Meat and heme iron intake and esophageal adenocarcinoma in the European Prospective Investigation into Cancer and Nutrition study.
Jakszyn P., Luján-Barroso L., Agudo A., Bueno-de-Mesquita HB., Molina E., Sánchez MJ., Fonseca-Nunes A., Siersema PD., Matiello A., Tumino R., Saieva C., Pala V., Vineis P., Boutron-Ruault M-C., Racine A., Bastide N., Travis RC., Khaw K-T., Riboli E., Murphy N., Vergnaud A-C., Trichopoulou A., Valanou E., Oikonomidou E., Weiderpass E., Skeie G., Johansen D., Lindkvist B., Johansson M., Duarte-Salles T., Freisling H., Barricarte A., Huerta JM., Amiano P., Tjonneland A., Overvad K., Kuehn T., Grote V., Boeing H., Peeters PHM., González CA.

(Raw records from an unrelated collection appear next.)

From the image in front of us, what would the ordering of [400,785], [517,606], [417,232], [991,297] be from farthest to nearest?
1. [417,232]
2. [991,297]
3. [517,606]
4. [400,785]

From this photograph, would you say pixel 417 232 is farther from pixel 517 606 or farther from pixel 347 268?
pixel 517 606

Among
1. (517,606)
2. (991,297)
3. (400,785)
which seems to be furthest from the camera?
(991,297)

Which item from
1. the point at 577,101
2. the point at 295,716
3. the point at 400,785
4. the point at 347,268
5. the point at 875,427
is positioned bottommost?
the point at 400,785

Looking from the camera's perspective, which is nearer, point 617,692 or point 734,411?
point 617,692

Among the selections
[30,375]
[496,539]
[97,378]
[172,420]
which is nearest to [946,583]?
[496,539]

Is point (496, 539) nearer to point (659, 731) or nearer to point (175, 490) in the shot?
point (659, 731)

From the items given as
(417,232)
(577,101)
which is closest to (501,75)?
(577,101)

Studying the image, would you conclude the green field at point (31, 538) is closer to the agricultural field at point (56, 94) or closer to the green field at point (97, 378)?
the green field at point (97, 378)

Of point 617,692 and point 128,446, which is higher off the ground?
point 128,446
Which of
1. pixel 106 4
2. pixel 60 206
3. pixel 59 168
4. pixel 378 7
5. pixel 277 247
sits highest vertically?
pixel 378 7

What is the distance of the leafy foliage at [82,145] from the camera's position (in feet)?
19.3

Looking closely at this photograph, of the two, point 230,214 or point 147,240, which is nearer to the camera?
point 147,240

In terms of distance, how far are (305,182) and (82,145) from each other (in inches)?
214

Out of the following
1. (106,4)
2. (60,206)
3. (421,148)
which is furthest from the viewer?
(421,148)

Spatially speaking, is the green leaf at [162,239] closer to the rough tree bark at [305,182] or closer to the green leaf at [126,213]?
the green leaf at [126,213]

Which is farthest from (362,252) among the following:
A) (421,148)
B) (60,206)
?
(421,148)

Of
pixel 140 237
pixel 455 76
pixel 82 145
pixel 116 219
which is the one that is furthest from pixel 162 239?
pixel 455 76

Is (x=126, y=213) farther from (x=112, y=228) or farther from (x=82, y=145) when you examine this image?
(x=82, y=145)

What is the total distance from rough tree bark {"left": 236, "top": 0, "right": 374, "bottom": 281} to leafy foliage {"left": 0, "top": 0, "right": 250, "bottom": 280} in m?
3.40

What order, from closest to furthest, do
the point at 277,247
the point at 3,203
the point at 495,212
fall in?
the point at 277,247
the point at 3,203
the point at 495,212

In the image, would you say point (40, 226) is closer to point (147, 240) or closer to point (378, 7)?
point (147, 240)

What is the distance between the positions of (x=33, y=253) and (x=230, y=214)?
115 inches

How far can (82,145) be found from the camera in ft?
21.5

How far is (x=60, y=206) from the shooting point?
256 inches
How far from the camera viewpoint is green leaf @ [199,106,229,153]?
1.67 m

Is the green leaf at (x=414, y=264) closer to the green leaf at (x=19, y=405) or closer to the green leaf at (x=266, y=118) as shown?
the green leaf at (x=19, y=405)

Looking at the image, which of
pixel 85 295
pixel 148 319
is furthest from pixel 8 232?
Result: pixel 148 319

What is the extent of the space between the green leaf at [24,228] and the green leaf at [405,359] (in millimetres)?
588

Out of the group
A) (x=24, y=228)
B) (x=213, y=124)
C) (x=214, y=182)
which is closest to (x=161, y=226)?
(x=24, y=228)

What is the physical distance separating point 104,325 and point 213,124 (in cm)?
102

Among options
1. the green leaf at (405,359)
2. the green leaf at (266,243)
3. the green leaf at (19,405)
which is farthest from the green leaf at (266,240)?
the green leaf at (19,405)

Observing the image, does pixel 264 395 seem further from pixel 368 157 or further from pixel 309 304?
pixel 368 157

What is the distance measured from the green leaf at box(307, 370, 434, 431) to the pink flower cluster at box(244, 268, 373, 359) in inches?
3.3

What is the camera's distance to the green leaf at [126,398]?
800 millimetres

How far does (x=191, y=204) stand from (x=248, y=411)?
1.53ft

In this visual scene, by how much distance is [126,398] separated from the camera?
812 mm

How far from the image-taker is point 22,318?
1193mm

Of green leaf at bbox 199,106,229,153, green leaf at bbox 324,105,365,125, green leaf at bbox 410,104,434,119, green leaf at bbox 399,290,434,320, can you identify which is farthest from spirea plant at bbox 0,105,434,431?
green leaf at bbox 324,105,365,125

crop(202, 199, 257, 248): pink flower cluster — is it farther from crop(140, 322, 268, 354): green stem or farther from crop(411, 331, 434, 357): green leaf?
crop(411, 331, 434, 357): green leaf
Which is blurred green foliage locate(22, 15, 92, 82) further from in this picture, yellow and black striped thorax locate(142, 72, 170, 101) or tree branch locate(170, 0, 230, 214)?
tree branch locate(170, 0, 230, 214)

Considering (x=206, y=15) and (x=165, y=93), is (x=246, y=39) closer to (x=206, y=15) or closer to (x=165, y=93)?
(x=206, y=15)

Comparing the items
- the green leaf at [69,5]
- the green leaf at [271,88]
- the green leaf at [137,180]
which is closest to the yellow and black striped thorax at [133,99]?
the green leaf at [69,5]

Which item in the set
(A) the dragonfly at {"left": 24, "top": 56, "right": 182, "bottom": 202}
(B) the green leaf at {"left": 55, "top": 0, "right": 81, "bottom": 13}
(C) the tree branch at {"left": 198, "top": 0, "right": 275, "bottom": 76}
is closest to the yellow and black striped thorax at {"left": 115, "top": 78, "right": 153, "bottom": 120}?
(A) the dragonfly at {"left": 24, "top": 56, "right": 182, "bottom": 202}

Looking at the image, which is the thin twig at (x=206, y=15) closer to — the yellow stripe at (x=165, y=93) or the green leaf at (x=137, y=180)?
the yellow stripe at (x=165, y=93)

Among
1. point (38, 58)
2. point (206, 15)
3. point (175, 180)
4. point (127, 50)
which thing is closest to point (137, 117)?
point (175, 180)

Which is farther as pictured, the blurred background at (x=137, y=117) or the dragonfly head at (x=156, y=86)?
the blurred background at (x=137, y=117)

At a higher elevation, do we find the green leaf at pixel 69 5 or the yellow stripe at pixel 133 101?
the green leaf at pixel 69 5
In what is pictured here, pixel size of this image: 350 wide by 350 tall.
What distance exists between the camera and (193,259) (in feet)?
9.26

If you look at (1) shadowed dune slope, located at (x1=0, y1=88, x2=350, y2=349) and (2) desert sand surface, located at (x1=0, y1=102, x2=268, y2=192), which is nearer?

Although recent studies suggest that high intakes of meat and heme iron are risk factors for several types of cancer, studies in relation to esophageal adenocarcinoma (EAC) are scarce. Previous results in the European Prospective Investigation into Cancer and Nutrition (EPIC) based on a relatively small number of cases suggested a positive association between processed meat and EAC. In this study, we investigate the association between intake of different types of meats and heme iron intake and EAC risk in a larger number of cases from EPIC. The study included 481,419 individuals and 137 incident cases of EAC that occurred during an average of 11 years of follow-up. Dietary intake of meat (unprocessed/processed red and white meat) was assessed by validated center-specific questionnaires. Heme iron was calculated as a type-specific percentage of the total iron content in meat. After adjusting for relevant confounders, we observed a statistically significant positive association of EAC risk with heme iron and processed meat intake, with HR: 1.67, 95% CI: 1.05-2.68 and HR: 2.27, 95% CI:1.33-3.89, respectively, for comparison of the highest vs. lowest tertile of intake. Our results suggest a potential association between higher intakes of processed meat and heme iron and risk of EAC.